The audience was enthusiastic on Tuesday, November 5, 2024, applauding the artists on stage with great generosity throughout the performance. On the applause meter, the success of The Magic Flute, Robert Carsen version, cannot be denied.
The show opens in a forest, where Prince Tamino, played by Pavol Breslik who has already played this role in the past, is attacked by a snake and loses consciousness. He is saved by the three ladies-in-waiting of the Queen of the Night, dressed all in black, who kill the reptile with pistols. Captivated by the prince’s beauty, they quarrel, each wanting to stay alone with him to let the others carry the news to the queen.
After their departure arrives the bird catcher Papageno, a bon vivant in search of his Papagena, who sees nothing wrong in monopolizing the feat of killing the snake. And to realize his mistake when the three ladies return who punish him. Seeing the portrait of Pamina, the daughter of the Queen of the Night – a portrait that the public discovers in a video on a giant screen – the prince is seduced. And as in all tales, the prince immediately falls in love and must free the princess from the clutches of the evil Sarastro, and especially the servant Monostatos.
Armed with a magic flute and a magic chime, Prince Tamino and Papageno embark on the adventure. The story then takes another turn where appearances can be deceptive. Mozart’s last opera, composed and premiered in the year of his death in 1791, can be approached in several ways: story, philosophical journey, Masonic initiation ritual…
The work begins as a comedy and then penetrates into increasingly obscure areas.
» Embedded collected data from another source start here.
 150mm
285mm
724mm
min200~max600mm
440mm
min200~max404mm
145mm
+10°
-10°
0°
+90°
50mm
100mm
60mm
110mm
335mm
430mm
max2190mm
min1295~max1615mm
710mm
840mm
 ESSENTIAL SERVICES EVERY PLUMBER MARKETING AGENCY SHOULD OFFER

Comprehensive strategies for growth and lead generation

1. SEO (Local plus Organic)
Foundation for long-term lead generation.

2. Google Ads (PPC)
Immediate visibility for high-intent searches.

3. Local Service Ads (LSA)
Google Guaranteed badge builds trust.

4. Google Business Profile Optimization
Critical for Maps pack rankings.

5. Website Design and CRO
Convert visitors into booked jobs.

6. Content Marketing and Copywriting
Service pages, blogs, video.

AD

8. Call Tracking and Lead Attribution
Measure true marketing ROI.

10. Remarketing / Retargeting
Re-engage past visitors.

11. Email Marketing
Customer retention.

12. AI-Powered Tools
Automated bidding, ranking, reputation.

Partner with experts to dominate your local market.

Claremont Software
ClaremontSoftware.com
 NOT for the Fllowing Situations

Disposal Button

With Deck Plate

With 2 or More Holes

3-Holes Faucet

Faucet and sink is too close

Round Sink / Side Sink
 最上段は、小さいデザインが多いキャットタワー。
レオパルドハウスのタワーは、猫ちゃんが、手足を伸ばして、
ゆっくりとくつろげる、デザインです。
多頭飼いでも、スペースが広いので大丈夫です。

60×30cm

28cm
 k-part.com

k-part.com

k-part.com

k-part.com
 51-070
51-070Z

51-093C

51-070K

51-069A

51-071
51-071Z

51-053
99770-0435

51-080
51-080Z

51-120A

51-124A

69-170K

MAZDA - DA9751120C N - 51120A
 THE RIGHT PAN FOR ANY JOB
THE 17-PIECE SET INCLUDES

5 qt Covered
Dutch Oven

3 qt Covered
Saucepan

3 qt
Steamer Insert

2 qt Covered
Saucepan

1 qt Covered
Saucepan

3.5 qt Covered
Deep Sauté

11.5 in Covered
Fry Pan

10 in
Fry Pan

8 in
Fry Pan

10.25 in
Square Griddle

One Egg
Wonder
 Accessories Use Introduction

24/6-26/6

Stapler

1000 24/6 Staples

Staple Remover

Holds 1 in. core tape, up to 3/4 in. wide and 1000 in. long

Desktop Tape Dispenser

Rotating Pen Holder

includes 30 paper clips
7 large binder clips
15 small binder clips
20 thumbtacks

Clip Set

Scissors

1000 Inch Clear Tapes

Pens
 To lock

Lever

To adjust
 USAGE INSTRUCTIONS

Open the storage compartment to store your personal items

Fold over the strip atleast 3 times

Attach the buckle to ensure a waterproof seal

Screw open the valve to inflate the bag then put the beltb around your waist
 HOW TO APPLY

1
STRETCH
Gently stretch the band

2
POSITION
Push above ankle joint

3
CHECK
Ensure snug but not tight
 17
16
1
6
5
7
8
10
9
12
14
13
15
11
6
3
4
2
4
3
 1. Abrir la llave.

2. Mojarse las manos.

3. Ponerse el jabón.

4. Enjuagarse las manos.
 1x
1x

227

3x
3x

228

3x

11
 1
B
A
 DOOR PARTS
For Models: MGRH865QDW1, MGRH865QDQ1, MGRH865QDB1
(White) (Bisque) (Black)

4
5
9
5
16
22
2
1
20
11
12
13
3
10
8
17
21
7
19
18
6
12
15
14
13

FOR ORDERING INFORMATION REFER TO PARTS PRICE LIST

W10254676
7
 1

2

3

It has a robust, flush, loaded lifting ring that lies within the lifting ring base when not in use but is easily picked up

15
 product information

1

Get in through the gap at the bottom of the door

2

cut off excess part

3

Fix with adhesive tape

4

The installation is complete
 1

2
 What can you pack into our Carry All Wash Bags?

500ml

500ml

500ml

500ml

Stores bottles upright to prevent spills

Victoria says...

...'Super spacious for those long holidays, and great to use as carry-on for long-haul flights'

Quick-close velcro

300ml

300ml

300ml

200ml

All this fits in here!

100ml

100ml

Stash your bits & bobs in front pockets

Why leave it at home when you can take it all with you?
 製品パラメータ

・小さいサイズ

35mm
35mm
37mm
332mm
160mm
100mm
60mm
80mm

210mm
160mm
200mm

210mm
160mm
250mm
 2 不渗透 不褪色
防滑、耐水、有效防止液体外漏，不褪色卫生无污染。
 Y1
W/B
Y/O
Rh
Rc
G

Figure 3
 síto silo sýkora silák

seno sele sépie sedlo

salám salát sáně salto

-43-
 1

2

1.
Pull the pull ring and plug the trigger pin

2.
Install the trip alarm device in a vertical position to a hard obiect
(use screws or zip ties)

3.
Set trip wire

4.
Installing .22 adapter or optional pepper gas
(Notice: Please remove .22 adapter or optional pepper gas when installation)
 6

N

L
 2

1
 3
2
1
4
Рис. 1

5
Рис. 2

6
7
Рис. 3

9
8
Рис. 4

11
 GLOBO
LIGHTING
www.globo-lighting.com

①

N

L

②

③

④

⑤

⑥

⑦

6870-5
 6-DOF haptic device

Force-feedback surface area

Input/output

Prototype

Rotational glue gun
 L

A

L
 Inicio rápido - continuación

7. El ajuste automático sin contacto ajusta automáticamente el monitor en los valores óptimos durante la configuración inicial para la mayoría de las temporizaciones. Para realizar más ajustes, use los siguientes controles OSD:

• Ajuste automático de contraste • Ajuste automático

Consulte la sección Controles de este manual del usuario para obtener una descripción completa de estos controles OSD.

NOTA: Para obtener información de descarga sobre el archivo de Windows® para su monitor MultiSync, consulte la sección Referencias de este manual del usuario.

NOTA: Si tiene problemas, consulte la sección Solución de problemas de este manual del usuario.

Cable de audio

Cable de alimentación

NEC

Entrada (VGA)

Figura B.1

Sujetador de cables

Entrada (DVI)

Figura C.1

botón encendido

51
From light to darkness, from lightness to mysterious depths, from life to death, from death to life, the whole thing reserves many surprises. On stage, paintings with minimalist decorations follow one another.
Death, omnipresent, lurks. “When I re-studied the libretto, twenty years after having first staged it, I was struck by an aspect that had strangely escaped me at the time: the obsession with death. There are no less than sixty occurrences of this word in the text. remarks, in the libretto, the Canadian director. In the second act, the original narrative gives way to a new imagination. The evil Sarastro turns out to be another person. Mozart, a Freemason and in the twilight of his life, at the age of 35, shows an initiation ritual which questions life and death.
Jean Teitgen plays an enigmatic, deep Sarastro. He impresses with his vocal performance, but also his stage performance. Another endearing role: Papageno, played with mischief and relish by Mikhail Timoshenko. The Russian bass-baritone received a long standing ovation from the audience, particularly during the scene of his meeting with Papagena (Ilanah Lobel-Torres). The main character remains music. For her first time at the head of the Paris Opera Orchestra in a lyrical work, Ukrainian conductor Oksana Lyniv offers effective and light direction. The Magic Flute, a work on several reading levels.